Government will not bail out creches, Varadkar says
Funding to be provided but Taoiseach says it is not related to crisis in Pat Kenny interview
The Government will not “bail out” creches with an insurance subsidy due to rising premium prices, Taoiseach Leo Varadkar has said. Photograph: Screenshot of Pat Kenny interview Virgin Media One
The Government will not “bail out” creches with an insurance subsidy due to rising premium prices, Taoiseach Leo Varadkar has said.
Amid growing concern following the departure of one of two insurance providers to the sector, Mr Varadkar said he was confident creches would not have to close their doors in the New Year.
On Wednesday the Government said it would provide immediate extra funding to crèches, averaging €1,500, but denied it was related to the emerging crisis.
“As things stand we don’t believe that’s going to be necessary. Allianz are still in the market and there’s the possibility at least that another insurer will come in,” he said, adding that the Allianz rate worked out at about €60 per child per year.
While he would not be happy with a monopoly situation, he said “bear in mind parents all over Ireland are paying a lot for their childcare.
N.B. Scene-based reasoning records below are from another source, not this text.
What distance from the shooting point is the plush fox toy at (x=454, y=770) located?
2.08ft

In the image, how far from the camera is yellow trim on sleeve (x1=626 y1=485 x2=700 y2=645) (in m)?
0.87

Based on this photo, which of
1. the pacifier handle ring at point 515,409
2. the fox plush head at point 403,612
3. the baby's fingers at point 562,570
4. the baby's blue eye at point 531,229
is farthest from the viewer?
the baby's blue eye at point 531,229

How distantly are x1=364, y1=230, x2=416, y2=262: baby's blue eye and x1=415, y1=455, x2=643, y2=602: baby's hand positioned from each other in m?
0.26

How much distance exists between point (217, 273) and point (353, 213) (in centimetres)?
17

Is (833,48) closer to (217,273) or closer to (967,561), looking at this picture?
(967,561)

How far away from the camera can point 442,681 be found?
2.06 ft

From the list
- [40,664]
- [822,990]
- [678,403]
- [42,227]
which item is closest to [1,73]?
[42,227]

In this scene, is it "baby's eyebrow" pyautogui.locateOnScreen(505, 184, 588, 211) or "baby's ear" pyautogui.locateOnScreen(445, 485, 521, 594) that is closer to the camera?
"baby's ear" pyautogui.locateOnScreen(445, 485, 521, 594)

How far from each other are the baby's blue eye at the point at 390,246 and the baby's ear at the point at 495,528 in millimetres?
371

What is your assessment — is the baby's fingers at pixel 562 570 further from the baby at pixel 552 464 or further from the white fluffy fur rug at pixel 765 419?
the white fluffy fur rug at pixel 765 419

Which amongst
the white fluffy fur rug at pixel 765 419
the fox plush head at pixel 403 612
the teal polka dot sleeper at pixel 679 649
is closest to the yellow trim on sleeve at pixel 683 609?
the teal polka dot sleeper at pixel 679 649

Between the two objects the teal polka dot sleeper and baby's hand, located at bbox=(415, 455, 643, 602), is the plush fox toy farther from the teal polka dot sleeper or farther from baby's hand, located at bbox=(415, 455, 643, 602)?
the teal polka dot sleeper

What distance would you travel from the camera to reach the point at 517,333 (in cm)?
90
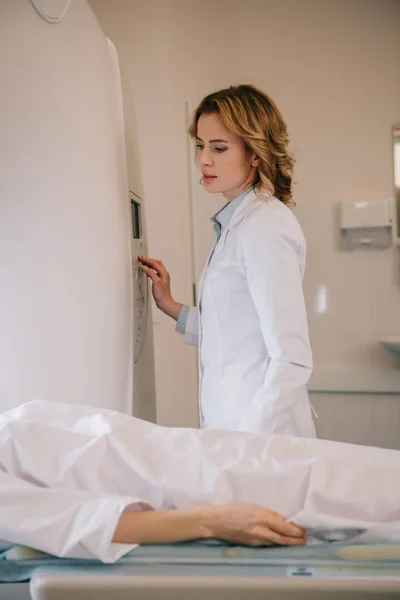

For many people it’s the equivalent of the month’s rent or the month’s mortgage all over again. Only €60 a year of that on average is insurance.”
As the Government faces into its final weeks and months, the Taoiseach was pushed on an election date and while predictably sidestepping the question he said he would give it thought over Christmas.
With the Government majority diminished in recent times, Mr Varadkar conceded it might not be in his gift as to when to call an election unless Fianna Fáil moved to support the Government on votes rather than holding the line on abstention. He said he would seek to remain leader of Fine Gael in the event he failed to secure a mandate to form a majority government.
It is the latest in what is likely to be a series of media interviews at the year’s end and Mr Varadkar was probed on a wide variety of perceived Government failures and controversies.
As regards Wexford by-election candidate Verona Murphy, he explained again that while initially forgiving her comments on migrants, he took issue with a subsequent video that claimed she had been the target of a media conspiracy.
“That’s why I recommended tonight that she be removed from the ticket and she has been,” he said referring to a party decision not to put her forward for the forthcoming general election.
As to whether her comments on migrants would resonate with a fraction of the population, he said “I fear that. I fear that may be the case but I hope not enough that we would see the emergence of a far right party in Ireland in the way we have seen unfortunately in other countries.”
Other controversies loitered. On the issue of Dáil expenses and how the system is used by TDs, Mr Varadkar said the system around un-receipted travel and accommodation expenses was “far too lax”.
“Minister (Paschal) Donohoe as the Minister for Public Expenditure will take an initiative on that in the next couple of days, to do a thorough review as to how that allowance works.”
He said he found it “distressing” the Government could not reduce homelessness numbers but that they had done more to build social housing than previous administrations.
With one eye on that election, he said “I think there are a lot of people who will acknowledge that the Government has done a good job ... even in the areas where we haven’t made as much progress as we would have liked I am asking them to trust us to make more progress in the years ahead.”
Brexit too was an unavoidable subject in the wake of the UK’s election and the kind of majority – secured by British prime minister Boris Johnson – the Taoiseach can only dream of. As to his counterpart’s move to impose a December, 2020 deadline to complete Brexit, he said it was a bit of “political poker”.
“By putting that in law, in British law, he is putting added pressure on the European Union and added pressure on his own system to get a trade deal agreed before the end of the year. But bear in mind what he has done is make a change to British legislation; it doesn’t change the withdrawal agreement so it would be open to the House of Commons to reverse that and they could do so within a day,” he said.
“I think he’s plenty smart. And what he wants to do is put the pressure on all of us.”